Так с ней можно говорить хоть до утра. Пробовал он не отвечать на ее вопросы, отмалчиваться, но и это не помогало. Катя умела разговаривать за двоих, и если ей не отвечали, то она сама отвечала на свой же вопрос.
— Вот что, — строго сказал он, хотя отлично знал, что Катю никакой строгостью не застращаешь. — Мне тут почитать надо. Так что давай без разговоров.
Катя с удовольствием согласилась и несколько секунд сидела молча, потом тихо и жалобно простонала:
— Ох, как скучно с тобой, Федюнечка…
А он уткнулся в книжку и будто не слышит ее постанываний. И вдруг она тоненько вскрикнула:
— Ой! Что это?.. Что это?..
Федор прислушался: до того отчаянно расшумелся ветер, что кажется, будто потрескивает под его напором старый дом. Всякие ужасные звуки прорываются сквозь этот шум и свист от реки. Там кто-то стонет, завывает, скрипит. Иногда раздаются выстрелы, раскатистые, как майский гром.

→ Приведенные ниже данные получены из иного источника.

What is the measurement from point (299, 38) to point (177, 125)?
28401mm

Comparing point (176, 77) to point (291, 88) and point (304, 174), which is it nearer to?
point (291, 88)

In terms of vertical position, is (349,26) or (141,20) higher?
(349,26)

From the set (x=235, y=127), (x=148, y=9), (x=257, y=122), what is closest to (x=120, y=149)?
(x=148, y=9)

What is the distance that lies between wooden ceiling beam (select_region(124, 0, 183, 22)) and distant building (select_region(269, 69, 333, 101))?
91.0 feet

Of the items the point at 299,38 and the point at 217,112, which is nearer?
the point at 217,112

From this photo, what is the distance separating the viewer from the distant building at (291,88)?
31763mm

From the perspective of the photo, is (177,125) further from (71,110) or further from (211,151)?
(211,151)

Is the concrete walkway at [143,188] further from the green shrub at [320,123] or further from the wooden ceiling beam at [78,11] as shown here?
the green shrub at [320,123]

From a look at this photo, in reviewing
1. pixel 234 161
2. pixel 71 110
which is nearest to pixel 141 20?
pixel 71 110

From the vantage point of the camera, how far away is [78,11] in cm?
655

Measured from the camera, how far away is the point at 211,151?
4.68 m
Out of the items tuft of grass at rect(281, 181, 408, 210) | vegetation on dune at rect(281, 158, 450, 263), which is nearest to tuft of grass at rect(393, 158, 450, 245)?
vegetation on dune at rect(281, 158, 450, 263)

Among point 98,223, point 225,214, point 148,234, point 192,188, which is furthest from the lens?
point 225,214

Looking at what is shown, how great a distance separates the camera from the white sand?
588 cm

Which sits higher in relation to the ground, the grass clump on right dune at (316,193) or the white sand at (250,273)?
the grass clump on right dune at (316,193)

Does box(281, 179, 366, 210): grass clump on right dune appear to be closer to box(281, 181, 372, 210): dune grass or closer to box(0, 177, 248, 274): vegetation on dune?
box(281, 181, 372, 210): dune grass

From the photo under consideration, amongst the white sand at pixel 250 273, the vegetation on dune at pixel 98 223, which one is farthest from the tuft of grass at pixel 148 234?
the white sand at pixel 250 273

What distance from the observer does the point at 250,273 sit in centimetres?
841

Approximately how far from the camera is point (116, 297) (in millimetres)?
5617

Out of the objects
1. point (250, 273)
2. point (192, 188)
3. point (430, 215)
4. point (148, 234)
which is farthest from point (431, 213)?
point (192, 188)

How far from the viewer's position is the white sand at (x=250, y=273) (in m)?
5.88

— Что это, Федюшечка, такое ужасное? — тоненько шептала и повизгивала Катя. Она еще не знала, надо ли ей бояться, или все это, что там творится, очень интересно, и надо бежать смотреть.
— Лед пошел! — выкрикнул Федор с таким радостным удивлением, что Катя решила: «Надо бежать».
Она кинулась к матери.
А Федор отодвинул занавеску на окне и припал к стеклу, совсем не надеясь хоть что-нибудь увидеть в кромешной тьме. И в самом деле, он только и разглядел, как перед окном неистово раскачиваются мокрые ветки. Потом, когда глаза привыкли, еще стали видны и выбеленные светом от окна заостренные планки ограды.
И еще ему показалось, будто там стоит человек в светлом плаще и смотрит на окна. Он пошире раздвинул занавеску. Да, стоит какой-то человек и держится за верхушки планок, а по его светлому плащу, тускло поблескивая, бегут дождевые струйки.
Заметив Федора в окне, человек снял шляпу и взмахнул ею над лохматой головой. При этом он улыбнулся очень приветливо и несколько раз кивнул Федору.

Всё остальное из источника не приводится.